[Given text — start]

Sweaty Men Endeavors

The sports blog with the slightly gay name

Thursday, February 22, 2007

Happy Hour 02/22: The NBA Trading Dud-line

Hey, would you like to make a trade just so we can say we made one?

Oh, you bet. And this way, my boss will think I'm actually working.

I'm betting such an exchange took place between two NBA general managers at least once today. But most everyone else appears to have been playing Solitaire, clearing out their e-mail, or out of the office to catch up on errands. They sure didn't seem to be working on making any deals or trying to improve their teams. What did we get today?

  • Atlanta acquired Anthony Johnson from Dallas for... a second-round draft pick. Johnson is surely thrilled that he gets to join the Hawks for the third time in his career. And how excited are they in Atlanta? The Journal-Constitution's "Hawks Hack" blog has a post titled "Trade brings ANOTHER backup point guard."

  • Portland shipped Juan Dixon (whom Detroit was reportedly interested in) to Toronto for Fred Jones (who I think won a dunk contest once). The Toronto Star's Raptors beat writer, Doug Smith, brings the sizzle by calling this transaction "a financial thing," and goes into some contract and salary cap stuff. I bet they almost went over the two minutes on "PTI" breaking down that deal.

  • And Philadelphia dumped Alan Henderson (who hasn't done anything of significance in the league for about six years) on Utah for "the rights to swap 2007 second-round draft picks." They're not even trying to sugarcoat this deal. Stephen A. Smith can't even raise his eyebrows for this one.

We'll probably hear about some of the trades that almost got through, only to fall apart at the last minute. Here in Detroit, we're a little disappointed Joe Dumars didn't pick up one more shooter to bolster what looks like the Beast of the East right now. But that will be only the smallest of consolation prizes to anyone anticipating a big, power-shifting deal at the NBA's trading deadline.

And really, hoping for such a deal was probably expecting too much. Very few teams are willing to significantly alter their roster during the season. And with the NBA standings essentially one big cluster#@$%, teams don't want to give up on a playoff run or help a competitor get better. Ultimately, all the fuss is probably just meant to keep ESPN.com's NBA page constantly refreshed. It's a good thing I DVR'ed SportsCenter.

[Given text — finish]
[Listed entries — start]

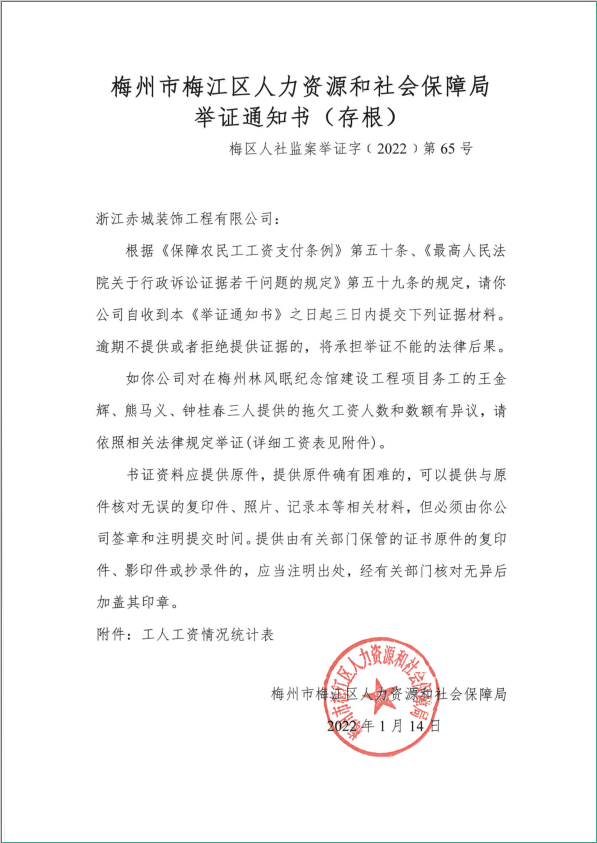 梅州市梅江区人力资源和社会保障局
举证通知书（存根）

梅区人社监案举证字（2022）第65号

浙江赤城装饰工程有限公司：

根据《保障农民工工资支付条例》第五十条、《最高人民法院关于行政诉讼证据若干问题的规定》第五十九条的规定，请你公司自收到本《举证通知书》之日起三日内提交下列证据材料。逾期不提供或者拒绝提供证据的，将承担举证不能的法律后果。

如你公司对在梅州林风眠纪念馆建设工程项目务工的王金辉、熊马义、钟桂春三人提供的拖欠工资人数和数额有异议，请依照相关法律规定举证(详细工资表见附件)。

书证资料应提供原件，提供原件确有困难的，可以提供与原件核对无误的复印件、照片、记录本等相关材料，但必须由你公司签章和注明提交时间。提供由有关部门保管的证书原件的复印件、影印件或抄录件的，应当注明出处，经有关部门核对无异后加盖其印章。

附件：工人工资情况统计表

梅州市梅江区人力资源和社会保障局
2022年1月14日

梅州市梅江区人力资源和社会保障局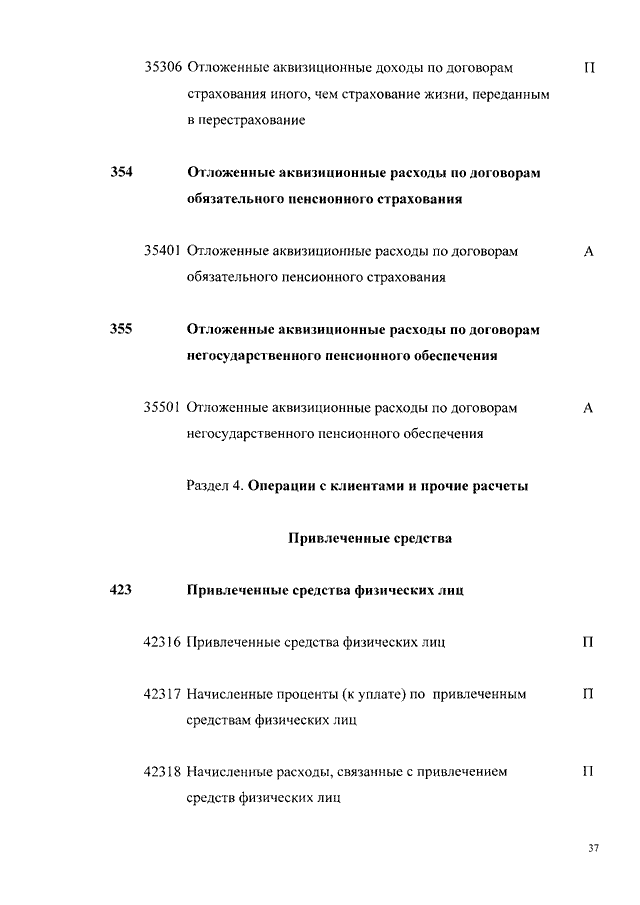 35306 Отложенные аквизиционные доходы по договорам страхования иного, чем страхование жизни, переданным в перестрахование П

354 Отложенные аквизиционные расходы по договорам обязательного пенсионного страхования

35401 Отложенные аквизиционные расходы по договорам обязательного пенсионного страхования А

355 Отложенные аквизиционные расходы по договорам негосударственного пенсионного обеспечения

35501 Отложенные аквизиционные расходы по договорам негосударственного пенсионного обеспечения А

Раздел 4. Операции с клиентами и прочие расчеты

Привлеченные средства

423 Привлеченные средства физических лиц

42316 Привлеченные средства физических лиц П

42317 Начисленные проценты (к уплате) по привлеченным средствам физических лиц П

42318 Начисленные расходы, связанные с привлечением средств физических лиц П

37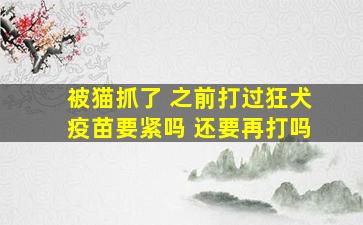 被猫抓了 之前打过狂犬疫苗要紧吗 还要再打吗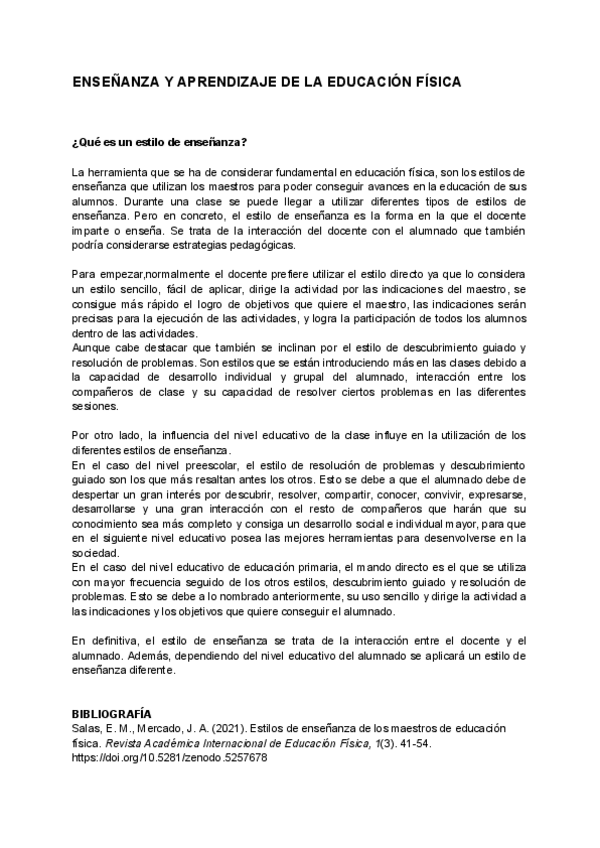 ENSEÑANZA Y APRENDIZAJE DE LA EDUCACIÓN FÍSICA

¿Qué es un estilo de enseñanza?

La herramienta que se ha de considerar fundamental en educación física, son los estilos de enseñanza que utilizan los maestros para poder conseguir avances en la educación de sus alumnos. Durante una clase se puede llegar a utilizar diferentes tipos de estilos de enseñanza. Pero en concreto, el estilo de enseñanza es la forma en la que el docente imparte o enseña. Se trata de la interacción del docente con el alumnado que también podría considerarse estrategias pedagógicas.

Para empezar,normalmente el docente prefiere utilizar el estilo directo ya que lo considera un estilo sencillo, fácil de aplicar, dirige la actividad por las indicaciones del maestro, se consigue más rápido el logro de objetivos que quiere el maestro, las indicaciones serán precisas para la ejecución de las actividades, y logra la participación de todos los alumnos dentro de las actividades.
Aunque cabe destacar que también se inclinan por el estilo de descubrimiento guiado y resolución de problemas. Son estilos que se están introduciendo más en las clases debido a la capacidad de desarrollo individual y grupal del alumnado, interacción entre los compañeros de clase y su capacidad de resolver ciertos problemas en las diferentes sesiones.

Por otro lado, la influencia del nivel educativo de la clase influye en la utilización de los diferentes estilos de enseñanza.
En el caso del nivel preescolar, el estilo de resolución de problemas y descubrimiento guiado son los que más resaltan antes los otros. Esto se debe a que el alumnado debe de despertar un gran interés por descubrir, resolver, compartir, conocer, convivir, expresarse, desarrollarse y una gran interacción con el resto de compañeros que harán que su conocimiento sea más completo y consiga un desarrollo social e individual mayor, para que en el siguiente nivel educativo posea las mejores herramientas para desenvolverse en la sociedad.
En el caso del nivel educativo de educación primaria, el mando directo es el que se utiliza con mayor frecuencia seguido de los otros estilos, descubrimiento guiado y resolución de problemas. Esto se debe a lo nombrado anteriormente, su uso sencillo y dirige la actividad a las indicaciones y los objetivos que quiere conseguir el alumnado.

En definitiva, el estilo de enseñanza se trata de la interacción entre el docente y el alumnado. Además, dependiendo del nivel educativo del alumnado se aplicará un estilo de enseñanza diferente.

BIBLIOGRAFÍA
Salas, E. M., Mercado, J. A. (2021). Estilos de enseñanza de los maestros de educación física. Revista Académica Internacional de Educación Física, 1(3). 41-54. https://doi.org/10.5281/zenodo.5257678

[Listed entries — finish]

Work instructions:
- a) List every player the NBA trade-deadline blog post names as being traded.
- b) Continue the NBA trade-deadline blog post from its last sentence.

Set of answers:
- a) Anthony Johnson, Juan Dixon, Fred Jones, Alan Henderson

- b)
  • At February 23, 2007 12:13 AM, Anonymous Jeff said…

    I was disappointed the Pistons could not move Mohammad and/or Flip Murray and/or draft picks for Mike James, Mo Pete, or Chucky Atkins, but I understand that teams aren't just going to give their players away, especially when they are in the playoff race still (Minny, Toronto). It was interesting that Chicago and Cleveland stood pat too, although even with making a move or two, those teams still don't have what it takes to beat Detroit in a seven game series, in my opinion.

    Great blog, by the way.

  • At April 04, 2007 4:59 PM, Blogger W2E said…

    Cool info about the NBA, but I was also thinking of shedding some more light on the WNBA, which doesn’t get much publicity, although it should. Here are some interesting facts about the WNBA:

    On February 15, 2005, NBA Commissioner David Stern announced that Donna Orender, who had been serving as the Senior Vice President of the PGA Tour and who had played for several teams in the now-defunct Women's Pro Basketball League, would be Ackerman's successor as of April 2005.

    The WNBA awarded its first expansion team in several years to Chicago (later named the Sky) in February 2005. In the off-season, a set of rule changes was approved that made the WNBA more like the NBA.

    The 2006 season was the WNBA's tenth; the league became the first team-oriented women's professional sports league to exist for ten consecutive seasons. On the occasion of the tenth anniversary, the WNBA released its All-Decade Team, comprising the ten WNBA players deemed to have contributed, through on-court play and off-court activities, the most to women's basketball during the period of the league's existence.

    In December of 2006, the Charlotte Bobcats organization announced it would no longer operate the Charlotte Sting. Soon after, the WNBA announced that the Charlotte Sting would not operate for the upcoming season. A dispersal draft was held January 8, 2007, with all players except for unrestricted free agents Allison Feaster and Tammy Sutton-Brown available for selection. Teams selected in inverse order of their 2006 records, with Chicago receiving the first pick and selecting Monique Currie.

    For more info on NBA, NFL, MLS and NASCAR you are welcome to visit my future blog.

    Michael S.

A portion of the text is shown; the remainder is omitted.